Este fin de semana termina la liga de fútbol de primera división. Todo un alivio para los vecinos de un campo de fútbol, en especial los de la máxima categoría.

En los días de partido, ser vecino del Barça o del Espanyol es una pejiguera. La movilidad queda reducida al máximo. Da lo mismo que uno vaya a pie (las calles están abarrotadas y resulta difícil incluso cruzar los semáforos), en transporte público (los vehículos se llenan a la entrada en un sentido y a la salida en el otro) o en coche privado porque es imposible dimensionar las vías para una aglomeración de este estilo.

Y las autoridades tampoco ayudan.

El grave incidente ocurrido la pasada semana en las inmediaciones del campo del Espanyol es una muestra de ello. Los agentes desplazados, atentos a evitar enfrentamientos casi habituales en un derby, no fueron capaces de garantizar que una vecina pudiera salir de su casa.
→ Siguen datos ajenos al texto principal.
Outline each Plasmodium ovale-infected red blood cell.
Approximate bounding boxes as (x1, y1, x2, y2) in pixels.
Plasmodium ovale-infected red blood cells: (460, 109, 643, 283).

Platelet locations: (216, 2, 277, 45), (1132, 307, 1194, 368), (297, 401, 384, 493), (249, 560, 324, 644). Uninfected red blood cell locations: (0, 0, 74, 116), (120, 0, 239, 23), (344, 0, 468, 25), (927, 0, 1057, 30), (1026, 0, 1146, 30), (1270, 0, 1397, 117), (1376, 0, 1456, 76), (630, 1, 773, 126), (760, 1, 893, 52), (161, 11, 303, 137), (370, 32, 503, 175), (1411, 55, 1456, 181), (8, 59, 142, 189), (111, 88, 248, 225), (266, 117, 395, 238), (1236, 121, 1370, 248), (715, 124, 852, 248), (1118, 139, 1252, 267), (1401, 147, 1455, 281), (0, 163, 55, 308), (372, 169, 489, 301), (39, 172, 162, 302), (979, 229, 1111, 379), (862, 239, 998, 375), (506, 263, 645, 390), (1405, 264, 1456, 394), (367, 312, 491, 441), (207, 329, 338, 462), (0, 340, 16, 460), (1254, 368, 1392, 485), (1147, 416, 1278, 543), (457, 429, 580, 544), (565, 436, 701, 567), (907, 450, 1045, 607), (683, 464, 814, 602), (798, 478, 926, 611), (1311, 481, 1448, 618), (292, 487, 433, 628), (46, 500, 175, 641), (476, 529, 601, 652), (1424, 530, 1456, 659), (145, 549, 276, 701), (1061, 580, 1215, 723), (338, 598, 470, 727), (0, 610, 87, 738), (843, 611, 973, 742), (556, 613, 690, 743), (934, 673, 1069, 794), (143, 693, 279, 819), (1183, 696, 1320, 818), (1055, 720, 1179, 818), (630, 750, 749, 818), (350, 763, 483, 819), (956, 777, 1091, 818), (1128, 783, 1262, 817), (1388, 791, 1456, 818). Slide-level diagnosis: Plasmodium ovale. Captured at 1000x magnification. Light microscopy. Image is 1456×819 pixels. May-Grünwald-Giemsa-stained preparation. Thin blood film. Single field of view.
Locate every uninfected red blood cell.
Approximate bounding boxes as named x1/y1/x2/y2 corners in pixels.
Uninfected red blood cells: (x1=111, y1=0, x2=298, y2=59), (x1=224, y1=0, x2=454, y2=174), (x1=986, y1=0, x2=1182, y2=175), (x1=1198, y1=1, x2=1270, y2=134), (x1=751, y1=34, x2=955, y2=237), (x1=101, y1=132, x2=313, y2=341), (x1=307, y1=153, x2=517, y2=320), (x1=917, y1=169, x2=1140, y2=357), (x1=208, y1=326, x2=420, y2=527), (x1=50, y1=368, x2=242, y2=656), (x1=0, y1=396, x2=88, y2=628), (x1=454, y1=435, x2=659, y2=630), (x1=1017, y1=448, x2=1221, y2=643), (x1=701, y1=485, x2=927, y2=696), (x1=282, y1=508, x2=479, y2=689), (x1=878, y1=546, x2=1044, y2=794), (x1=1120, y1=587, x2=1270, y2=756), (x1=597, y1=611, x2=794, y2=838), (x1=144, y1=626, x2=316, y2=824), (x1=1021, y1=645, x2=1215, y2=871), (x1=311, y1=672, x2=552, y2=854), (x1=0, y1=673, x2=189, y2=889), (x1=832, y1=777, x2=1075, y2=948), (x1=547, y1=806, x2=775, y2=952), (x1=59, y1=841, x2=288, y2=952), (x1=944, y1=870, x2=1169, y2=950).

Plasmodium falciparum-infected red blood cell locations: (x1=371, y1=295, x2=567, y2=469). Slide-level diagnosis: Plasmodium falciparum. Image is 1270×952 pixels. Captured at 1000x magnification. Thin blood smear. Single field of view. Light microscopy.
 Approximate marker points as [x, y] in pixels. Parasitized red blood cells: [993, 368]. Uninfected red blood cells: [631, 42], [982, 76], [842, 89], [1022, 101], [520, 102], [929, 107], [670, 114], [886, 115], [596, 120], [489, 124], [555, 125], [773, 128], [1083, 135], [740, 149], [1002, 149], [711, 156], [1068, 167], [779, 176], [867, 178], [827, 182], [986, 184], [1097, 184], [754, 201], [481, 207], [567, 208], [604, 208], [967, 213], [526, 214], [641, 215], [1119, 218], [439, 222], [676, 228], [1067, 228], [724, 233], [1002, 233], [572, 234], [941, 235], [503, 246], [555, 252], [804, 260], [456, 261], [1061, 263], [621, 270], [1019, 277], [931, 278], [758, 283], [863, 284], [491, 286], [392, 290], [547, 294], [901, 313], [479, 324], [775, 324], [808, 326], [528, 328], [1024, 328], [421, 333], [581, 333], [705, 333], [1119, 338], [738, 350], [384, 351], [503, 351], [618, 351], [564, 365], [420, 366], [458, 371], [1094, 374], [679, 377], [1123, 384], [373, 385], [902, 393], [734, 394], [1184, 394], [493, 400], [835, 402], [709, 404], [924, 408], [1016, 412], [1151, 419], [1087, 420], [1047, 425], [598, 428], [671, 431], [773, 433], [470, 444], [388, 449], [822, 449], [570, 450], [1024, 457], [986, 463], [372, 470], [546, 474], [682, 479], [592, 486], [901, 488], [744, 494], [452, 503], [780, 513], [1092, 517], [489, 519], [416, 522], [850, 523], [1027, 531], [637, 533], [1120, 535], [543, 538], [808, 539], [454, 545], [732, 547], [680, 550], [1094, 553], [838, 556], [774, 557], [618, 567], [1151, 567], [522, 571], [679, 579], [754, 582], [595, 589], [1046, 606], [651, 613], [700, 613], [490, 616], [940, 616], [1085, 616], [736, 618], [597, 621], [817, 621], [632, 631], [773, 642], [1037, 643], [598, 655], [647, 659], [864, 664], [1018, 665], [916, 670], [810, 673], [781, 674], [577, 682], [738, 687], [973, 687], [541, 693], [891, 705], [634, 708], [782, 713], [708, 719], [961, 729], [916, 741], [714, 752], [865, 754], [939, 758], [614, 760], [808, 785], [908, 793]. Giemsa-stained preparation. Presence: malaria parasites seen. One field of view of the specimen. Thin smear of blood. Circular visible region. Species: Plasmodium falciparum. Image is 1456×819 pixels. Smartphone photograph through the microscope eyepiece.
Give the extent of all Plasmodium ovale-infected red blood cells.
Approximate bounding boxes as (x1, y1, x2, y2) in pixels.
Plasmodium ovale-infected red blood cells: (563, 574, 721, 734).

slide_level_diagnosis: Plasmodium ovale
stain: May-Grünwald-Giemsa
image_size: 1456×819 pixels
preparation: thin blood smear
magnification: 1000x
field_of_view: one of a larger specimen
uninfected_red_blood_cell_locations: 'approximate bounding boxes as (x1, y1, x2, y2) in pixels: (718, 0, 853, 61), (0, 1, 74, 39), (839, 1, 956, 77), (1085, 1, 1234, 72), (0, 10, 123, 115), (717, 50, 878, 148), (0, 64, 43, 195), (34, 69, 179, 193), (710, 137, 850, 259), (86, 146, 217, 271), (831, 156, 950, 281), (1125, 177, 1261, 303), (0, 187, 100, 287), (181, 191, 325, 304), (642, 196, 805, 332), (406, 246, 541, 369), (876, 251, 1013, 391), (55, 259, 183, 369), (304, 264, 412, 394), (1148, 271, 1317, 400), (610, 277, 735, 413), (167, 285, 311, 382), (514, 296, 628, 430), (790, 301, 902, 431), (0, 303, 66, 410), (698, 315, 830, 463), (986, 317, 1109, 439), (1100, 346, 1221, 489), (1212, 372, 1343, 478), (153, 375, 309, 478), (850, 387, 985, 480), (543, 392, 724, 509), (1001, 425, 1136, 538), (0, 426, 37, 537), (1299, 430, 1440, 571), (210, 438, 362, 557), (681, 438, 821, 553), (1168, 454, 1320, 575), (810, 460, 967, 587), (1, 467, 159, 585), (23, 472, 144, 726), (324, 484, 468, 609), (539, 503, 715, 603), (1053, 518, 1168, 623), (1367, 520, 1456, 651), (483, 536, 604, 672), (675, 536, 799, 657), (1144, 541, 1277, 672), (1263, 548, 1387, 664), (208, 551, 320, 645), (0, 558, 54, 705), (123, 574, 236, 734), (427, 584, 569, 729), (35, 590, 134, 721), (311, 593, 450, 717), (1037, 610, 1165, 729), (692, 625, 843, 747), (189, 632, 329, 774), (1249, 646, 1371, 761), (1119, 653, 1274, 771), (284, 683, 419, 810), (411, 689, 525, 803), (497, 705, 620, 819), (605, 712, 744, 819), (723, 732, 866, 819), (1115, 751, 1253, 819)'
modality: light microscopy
Nada justifica que atropellara a quienes se interponían en su camino. Nada justificaba que los aficionados españolistas decidieran que la calle era suya. Pero, sobre todo, nada justifica que las autoridades no hubieran previsto una situación que se puede dar en cualquier momento.

Para los vecinos de Les Corts el retraso de las obras en el campo del Barcelona ha sido casi una bendición. En Montjuïc no vive nadie, de modo que sólo los que van al fútbol sufren los inconvenientes de una movilidad insuficiente. Y, ya se sabe, sarna con gusto no pica.

En Cornellá la cosa es distinta porque los aledaños del estadio se han ido poblando, de modo que el incordio empieza a afectar a mucha gente.

Una solución sería optimizar recursos. Después de todo, los equipos de una misma ciudad casi nunca juegan en ella en el mismo día. Con un único estadio para los dos debería ser más que suficiente, lo que, ya de paso, permitiría pensar el transporte de una forma más racional y rentable.

En París se ha hecho. Una de las líneas de metro, que funciona sin conductor, facilita la evacuación del estadio tras los partidos, incluso en horario nocturno.

En Milán, el Milán y el Inter comparten campo de juego. Eso que gana la ciudad.

En Barcelona, localidad de pocos kilómetros cuadrados, además de los campos del Europa, del Sant Andreu y de otros más pequeños, está el Estadi Olímpic, claramente desaprovechado.

Para los entrenamientos cotidianos, tanto el Barcelona como el Espanyol disponen de ciudades deportivas que evitarían cualquier tipo de solapamiento.

Después de todo, el fútbol de élite es ya más un espectáculo de consumo televisivo que un deporte de participación. De hecho, acudir hoy a un partido de fútbol es un ejercicio de riesgo. Mejor no ir con críos. Eso dicen al menos las autoridades policiales. 

El último Espanyol-Barça, sin ir más lejos, estaba calificado como “de alto riesgo”. Y también el Barcelona-Madrid.

La final jugada en Bilbao esta misma semana por el Tottenham y el Manchester United acabó con varios detenidos.

El resultado es que cada vez que se celebra uno de estos encuentros, la policía tiene que hacer un gran despliegue, no ya para garantizar los derechos de la comunidad vecinal, sino para impedir que algunos energúmenos tengan la tentación real de matarse.

No son todos, claro. Pero cada vez son más.

En los estadios, los insultos están a la orden del día y proliferan las agresiones. El público aplaude con más entusiasmo los fallos del rival que los aciertos de los jugadores propios. Incluso pita ante una jugada precisa del contrario o pone en marcha el riesgo para impedir la celebración del triunfo de los visitantes. Eso será lo que sea, pero desde luego que no es un comportamiento deportivo.

Y lo que es peor: este espíritu de confrontación, que se traduce en la expresión de un entrenador (“al enemigo ni agua”) se está expandiendo a otros ámbitos, como la política. 

Si en el fútbol el árbitro sólo acierta cuando pita a favor, en la política los jueces sólo son justos si su fallo coincide con el de las propias aspiraciones.

Y mejor no ahondar en estas comparaciones que llevan a pensar que tanto árbitros como jueces pueden decidir lo que les plazca sin consecuencias posteriores. A los árbitros los juzga un comité formado por árbitros; a los jueces, el Consejo General del Poder Judicial.

El resultado es que los aficionados no creen en los arbitrajes y los ciudadanos descreen de la justicia.

Es curioso que algunos ciudadanos protesten airadamente las decisiones de los árbitros y no salgan a la calle ante decisiones manifiestamente arbitrarias de la judicatura. Porque, se mire por donde se mire, las primeras son una nadería comparadas con las de los magistrados dotados de impunidad.